Still, the embers of knowledge had been rekindled. A deep commitment to fair social contracts had taken root in people's consciousness. Little by little, human civilization was recovering. Humanity had even organized a global "World Reunion Committee" to help scattered survivors find each other.

I awakened in the far south of what had once been China. Following word of the Committee, I migrated and trudged across the continent until I reached the old Chinese heartland—by then, I was a man entering his twilight years, my hair thin and grey.

But those years of struggle had not been in vain. The World Reunion Committee contacted me once more: they'd found my son. A meeting could be arranged.

In the family reunion room, I looked at the handsome young man sitting across from me, desperately searching my memory for a face to match.

"Do you remember what your childhood nickname was?" I asked.

"I do. Milo."

My hands trembled. "What were your parents' names?"

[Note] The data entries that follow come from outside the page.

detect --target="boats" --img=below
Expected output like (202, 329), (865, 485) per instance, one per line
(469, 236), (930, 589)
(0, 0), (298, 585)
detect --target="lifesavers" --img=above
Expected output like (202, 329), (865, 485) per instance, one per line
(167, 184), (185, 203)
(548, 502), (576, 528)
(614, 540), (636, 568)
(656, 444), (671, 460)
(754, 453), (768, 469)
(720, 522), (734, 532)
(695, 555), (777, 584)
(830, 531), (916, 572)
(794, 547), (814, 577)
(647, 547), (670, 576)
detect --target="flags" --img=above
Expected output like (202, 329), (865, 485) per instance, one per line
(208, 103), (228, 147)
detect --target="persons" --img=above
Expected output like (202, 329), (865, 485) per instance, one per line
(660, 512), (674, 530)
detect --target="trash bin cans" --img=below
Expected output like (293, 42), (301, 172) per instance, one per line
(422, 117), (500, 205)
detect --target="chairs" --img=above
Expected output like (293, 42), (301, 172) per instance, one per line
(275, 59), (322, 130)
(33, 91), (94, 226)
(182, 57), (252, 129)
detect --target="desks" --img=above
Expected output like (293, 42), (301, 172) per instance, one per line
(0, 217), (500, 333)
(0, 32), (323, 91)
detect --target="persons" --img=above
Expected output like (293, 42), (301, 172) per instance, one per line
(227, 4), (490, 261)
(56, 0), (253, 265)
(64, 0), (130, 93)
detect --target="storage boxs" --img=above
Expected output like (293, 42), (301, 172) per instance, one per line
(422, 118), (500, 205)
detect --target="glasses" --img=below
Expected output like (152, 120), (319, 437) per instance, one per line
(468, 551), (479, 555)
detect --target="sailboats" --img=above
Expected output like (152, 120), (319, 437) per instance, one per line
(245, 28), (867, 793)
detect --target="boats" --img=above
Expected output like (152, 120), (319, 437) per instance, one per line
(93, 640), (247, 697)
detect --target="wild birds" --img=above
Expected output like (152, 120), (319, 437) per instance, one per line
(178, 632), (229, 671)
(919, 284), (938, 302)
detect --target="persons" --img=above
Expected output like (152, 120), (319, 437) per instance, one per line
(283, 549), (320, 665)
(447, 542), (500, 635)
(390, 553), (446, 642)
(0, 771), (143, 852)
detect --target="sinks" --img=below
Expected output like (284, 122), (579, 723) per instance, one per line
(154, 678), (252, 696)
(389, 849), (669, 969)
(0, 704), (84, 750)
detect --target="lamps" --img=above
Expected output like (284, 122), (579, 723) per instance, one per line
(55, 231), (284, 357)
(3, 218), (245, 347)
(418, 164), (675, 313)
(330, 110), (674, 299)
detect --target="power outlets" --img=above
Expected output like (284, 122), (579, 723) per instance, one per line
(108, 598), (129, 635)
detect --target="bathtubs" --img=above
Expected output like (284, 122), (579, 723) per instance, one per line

"Mom is Shirley. Dad is Quinn."

My vision blurred instantly. My legs gave out, and I started to fall—Milo caught me, holding me tight, the way I used to hold him.

"Dad, it's been twenty years... I finally found you. I'm going to take you away from here," Milo said, his voice thick with emotion.

"Away from here?"

"The double-slit interference experiment with light—have you heard of it? When no one is observing, light exhibits wave properties. But when someone carefully observes how light passes through two slits, it exhibits particle properties. That's a way of conserving system resources. Dad, do you know what that implies?"

A jolt ran through my body. I slowly lowered my head and followed his strong arm with my eyes—there, tattooed on his forearm, was an open eye.